Polskie media uśmierciły youtubera, a ten dalej nagrywa na Instagramie i pokazuje polskie profile
Wczoraj Internet został zalany informacją o tym, że Timothy Wilks, tworzący kanał Tommy G McGee, zginął podczas próby nagrywania żartu.
Sprawa ta jest obecnie bardzo mocno nagłaśniana, policja w Nashville miała potwierdzić, że 5 lutego zginął młody mężczyzna, chcący nakręcić żart na Youtube polegający na fikcyjnym napadzie. Młody człowiek podbiegł do grupy osób z nożami i zaczął im grozić. Jedna z ofiar żartu miała pistolet, którego użyła.

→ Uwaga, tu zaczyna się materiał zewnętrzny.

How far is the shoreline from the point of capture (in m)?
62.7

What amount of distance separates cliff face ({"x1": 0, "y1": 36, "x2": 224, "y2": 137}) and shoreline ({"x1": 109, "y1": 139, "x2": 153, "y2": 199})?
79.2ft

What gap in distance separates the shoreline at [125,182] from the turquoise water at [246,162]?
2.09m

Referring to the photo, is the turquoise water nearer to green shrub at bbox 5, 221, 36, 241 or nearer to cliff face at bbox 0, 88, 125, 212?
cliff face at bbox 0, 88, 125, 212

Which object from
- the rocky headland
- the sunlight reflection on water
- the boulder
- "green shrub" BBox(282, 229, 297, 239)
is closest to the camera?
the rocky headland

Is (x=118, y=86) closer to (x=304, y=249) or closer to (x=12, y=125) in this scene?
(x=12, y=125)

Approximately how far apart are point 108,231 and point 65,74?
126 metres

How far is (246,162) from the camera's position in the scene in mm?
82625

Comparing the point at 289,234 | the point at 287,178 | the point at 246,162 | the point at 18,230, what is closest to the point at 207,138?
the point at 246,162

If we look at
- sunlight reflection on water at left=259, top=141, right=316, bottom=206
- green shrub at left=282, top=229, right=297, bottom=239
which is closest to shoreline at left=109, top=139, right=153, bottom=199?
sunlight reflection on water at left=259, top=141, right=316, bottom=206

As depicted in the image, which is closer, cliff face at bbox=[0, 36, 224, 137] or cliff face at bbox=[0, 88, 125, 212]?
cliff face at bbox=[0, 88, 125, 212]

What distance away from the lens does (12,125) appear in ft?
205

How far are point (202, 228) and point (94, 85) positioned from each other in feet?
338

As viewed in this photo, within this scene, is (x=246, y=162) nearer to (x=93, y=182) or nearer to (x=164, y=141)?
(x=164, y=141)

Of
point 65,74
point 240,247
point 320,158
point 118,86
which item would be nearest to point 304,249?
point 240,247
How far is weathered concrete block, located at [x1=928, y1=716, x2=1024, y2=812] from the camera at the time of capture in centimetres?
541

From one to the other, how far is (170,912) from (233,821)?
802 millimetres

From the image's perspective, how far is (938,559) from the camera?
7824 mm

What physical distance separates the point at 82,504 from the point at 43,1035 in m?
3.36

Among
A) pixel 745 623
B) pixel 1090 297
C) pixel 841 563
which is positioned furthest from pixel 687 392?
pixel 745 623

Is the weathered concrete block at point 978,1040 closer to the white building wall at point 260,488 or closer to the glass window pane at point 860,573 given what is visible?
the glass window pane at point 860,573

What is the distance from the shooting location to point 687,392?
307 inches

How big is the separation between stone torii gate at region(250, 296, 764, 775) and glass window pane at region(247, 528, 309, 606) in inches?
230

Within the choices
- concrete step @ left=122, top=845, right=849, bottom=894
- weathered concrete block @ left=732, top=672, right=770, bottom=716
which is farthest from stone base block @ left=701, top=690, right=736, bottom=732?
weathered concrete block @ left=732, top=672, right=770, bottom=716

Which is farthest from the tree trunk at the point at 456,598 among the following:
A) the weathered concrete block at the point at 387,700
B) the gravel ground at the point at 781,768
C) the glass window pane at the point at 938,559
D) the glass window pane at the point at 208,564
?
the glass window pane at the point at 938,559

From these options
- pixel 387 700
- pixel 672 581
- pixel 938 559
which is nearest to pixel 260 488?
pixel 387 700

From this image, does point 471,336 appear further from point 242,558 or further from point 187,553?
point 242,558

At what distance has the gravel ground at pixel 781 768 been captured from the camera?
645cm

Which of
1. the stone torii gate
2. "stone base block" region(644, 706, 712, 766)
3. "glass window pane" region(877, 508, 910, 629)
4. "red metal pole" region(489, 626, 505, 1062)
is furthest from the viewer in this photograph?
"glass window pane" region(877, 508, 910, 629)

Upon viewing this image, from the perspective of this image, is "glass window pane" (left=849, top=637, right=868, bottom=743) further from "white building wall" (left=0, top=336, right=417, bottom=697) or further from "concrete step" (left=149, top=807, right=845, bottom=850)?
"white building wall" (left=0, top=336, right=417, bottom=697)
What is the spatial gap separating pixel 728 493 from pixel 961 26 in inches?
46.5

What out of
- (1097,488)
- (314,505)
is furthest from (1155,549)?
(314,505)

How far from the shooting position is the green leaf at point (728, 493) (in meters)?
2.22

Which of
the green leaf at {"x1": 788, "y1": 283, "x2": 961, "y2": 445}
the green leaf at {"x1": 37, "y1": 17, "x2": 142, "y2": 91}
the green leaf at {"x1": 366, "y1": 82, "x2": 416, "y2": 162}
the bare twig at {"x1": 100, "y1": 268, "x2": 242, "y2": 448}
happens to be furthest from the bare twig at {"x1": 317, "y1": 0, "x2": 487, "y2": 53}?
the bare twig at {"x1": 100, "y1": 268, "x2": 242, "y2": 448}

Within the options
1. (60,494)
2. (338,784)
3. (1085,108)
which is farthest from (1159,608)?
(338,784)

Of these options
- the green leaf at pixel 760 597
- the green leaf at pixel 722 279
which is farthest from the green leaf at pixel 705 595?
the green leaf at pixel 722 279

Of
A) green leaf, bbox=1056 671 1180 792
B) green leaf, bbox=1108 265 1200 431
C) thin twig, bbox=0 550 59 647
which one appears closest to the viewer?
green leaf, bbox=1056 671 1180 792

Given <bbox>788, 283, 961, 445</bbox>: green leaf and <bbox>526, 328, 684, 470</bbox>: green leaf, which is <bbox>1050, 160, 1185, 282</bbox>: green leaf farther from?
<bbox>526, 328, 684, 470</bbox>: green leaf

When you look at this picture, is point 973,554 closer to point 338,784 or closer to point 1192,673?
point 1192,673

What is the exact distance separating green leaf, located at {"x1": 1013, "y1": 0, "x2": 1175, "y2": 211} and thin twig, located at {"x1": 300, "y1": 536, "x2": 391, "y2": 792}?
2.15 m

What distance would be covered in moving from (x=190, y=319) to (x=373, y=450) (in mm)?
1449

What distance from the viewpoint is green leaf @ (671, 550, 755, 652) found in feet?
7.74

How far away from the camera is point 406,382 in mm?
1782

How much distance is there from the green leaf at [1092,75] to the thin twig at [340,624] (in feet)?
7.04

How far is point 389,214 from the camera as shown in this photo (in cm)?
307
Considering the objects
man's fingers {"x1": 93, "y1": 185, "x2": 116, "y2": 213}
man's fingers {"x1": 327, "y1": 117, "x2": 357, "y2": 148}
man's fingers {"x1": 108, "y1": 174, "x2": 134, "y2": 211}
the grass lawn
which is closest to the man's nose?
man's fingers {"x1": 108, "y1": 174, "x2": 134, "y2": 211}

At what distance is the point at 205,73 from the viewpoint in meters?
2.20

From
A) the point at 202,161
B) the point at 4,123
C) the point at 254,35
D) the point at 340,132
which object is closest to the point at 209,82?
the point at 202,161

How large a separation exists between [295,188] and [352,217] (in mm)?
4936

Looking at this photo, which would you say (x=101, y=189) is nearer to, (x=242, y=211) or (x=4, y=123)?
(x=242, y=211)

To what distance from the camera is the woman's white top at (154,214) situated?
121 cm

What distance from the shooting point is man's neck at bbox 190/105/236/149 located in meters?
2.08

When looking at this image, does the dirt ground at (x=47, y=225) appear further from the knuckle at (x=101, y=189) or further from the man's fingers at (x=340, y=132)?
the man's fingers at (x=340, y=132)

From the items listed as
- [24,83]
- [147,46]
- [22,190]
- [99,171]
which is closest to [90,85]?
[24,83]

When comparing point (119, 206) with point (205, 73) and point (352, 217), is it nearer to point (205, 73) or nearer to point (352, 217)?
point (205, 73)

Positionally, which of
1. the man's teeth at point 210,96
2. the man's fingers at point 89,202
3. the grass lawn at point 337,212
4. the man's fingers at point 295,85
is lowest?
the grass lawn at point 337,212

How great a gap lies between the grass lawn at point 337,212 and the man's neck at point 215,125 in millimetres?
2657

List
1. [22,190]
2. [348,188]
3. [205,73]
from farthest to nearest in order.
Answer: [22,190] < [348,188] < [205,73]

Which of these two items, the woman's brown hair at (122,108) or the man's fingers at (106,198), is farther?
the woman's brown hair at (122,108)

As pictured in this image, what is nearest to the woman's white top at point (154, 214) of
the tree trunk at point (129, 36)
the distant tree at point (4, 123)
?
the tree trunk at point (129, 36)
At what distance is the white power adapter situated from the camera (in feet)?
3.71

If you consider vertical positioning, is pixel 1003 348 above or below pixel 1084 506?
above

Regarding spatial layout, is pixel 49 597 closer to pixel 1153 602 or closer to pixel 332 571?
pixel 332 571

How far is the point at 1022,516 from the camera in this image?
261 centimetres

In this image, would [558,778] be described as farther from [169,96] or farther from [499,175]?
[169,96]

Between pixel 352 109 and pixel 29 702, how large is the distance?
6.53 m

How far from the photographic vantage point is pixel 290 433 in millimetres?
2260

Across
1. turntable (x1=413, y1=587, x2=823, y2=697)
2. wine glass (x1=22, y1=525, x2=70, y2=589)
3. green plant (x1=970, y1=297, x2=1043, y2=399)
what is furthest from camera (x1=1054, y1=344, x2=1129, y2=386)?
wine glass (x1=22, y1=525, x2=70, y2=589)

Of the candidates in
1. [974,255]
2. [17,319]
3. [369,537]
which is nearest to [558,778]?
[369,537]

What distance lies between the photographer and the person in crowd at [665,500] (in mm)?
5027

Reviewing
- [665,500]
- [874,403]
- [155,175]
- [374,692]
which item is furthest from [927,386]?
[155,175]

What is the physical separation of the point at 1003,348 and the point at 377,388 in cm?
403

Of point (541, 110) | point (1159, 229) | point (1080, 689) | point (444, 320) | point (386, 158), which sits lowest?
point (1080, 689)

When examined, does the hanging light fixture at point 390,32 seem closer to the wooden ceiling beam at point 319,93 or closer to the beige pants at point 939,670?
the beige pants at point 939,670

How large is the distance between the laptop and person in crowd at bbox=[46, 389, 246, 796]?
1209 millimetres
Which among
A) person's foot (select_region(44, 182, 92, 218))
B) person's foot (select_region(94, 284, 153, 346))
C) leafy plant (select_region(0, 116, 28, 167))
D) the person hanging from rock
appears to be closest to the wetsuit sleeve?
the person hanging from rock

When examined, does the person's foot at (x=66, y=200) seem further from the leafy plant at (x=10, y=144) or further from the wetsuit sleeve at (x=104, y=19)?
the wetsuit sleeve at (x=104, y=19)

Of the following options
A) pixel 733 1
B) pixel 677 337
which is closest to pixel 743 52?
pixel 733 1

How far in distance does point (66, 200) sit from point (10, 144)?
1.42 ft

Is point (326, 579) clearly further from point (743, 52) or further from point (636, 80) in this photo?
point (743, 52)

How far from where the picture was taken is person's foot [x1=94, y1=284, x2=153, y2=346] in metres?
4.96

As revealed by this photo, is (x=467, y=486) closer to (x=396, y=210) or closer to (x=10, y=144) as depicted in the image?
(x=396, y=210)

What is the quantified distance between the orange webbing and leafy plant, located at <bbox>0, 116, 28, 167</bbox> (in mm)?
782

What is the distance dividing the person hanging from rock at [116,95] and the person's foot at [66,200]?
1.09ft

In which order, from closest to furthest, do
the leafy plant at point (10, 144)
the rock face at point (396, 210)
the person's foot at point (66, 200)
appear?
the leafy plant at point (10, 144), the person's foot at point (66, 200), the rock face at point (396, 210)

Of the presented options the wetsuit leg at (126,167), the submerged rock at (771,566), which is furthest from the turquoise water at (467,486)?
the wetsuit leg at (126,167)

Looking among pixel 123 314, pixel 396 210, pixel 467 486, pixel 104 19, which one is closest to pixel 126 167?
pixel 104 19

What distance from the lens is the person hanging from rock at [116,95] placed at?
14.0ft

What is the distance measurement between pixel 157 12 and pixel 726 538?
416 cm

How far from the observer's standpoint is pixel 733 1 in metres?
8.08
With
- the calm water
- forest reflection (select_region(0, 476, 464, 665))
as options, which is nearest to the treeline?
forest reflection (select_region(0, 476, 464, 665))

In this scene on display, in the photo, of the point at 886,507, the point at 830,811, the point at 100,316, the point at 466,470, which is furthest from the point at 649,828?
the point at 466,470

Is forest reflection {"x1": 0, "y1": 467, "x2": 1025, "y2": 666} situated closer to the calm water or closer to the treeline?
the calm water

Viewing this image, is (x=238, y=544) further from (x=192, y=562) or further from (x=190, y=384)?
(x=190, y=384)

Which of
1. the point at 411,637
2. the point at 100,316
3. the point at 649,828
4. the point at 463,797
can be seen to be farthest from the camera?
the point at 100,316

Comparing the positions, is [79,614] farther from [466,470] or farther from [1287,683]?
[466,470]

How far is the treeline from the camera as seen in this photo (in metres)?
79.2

Powiązano to z osobą znaną jako Timothy Wilks. Okazuje się jednak, że temu youtuberowi zupełnie nic nie jest. Co więcej, pokazuje on polskie strony piszące o tej sprawie.
Nadal nie wiadomo, o kogo chodzi
Timothy sam jest mocno zaskoczony obrotem spraw. Na swoim Instagramie publikuje masowo zdjęcia artykułów, które mówią o jego śmierci. Ponieważ cała sprawa jest bardzo delikatna, ale i kontrowersyjna, to twórca spotkał się z bardzo dużą ilością negatywnych wiadomości odnośnie jego domniemanego pomysłu.
Jedną ze stron, która pojawiła się na profilu na Instagramie jest polski profil „Wiedza bezużyteczna”.
Trudno powiedzieć, gdzie w tej sprawie leży prawda i czy w ogóle do tego doszło. Informacja ta rozprzestrzenia się bardzo szybko, obiegając cały świat. Bardzo możliwe, że rzeczywiście ktoś zginął podczas nagrywania filmu, natomiast nie jest to potwierdzone bezpośrednio przez policję.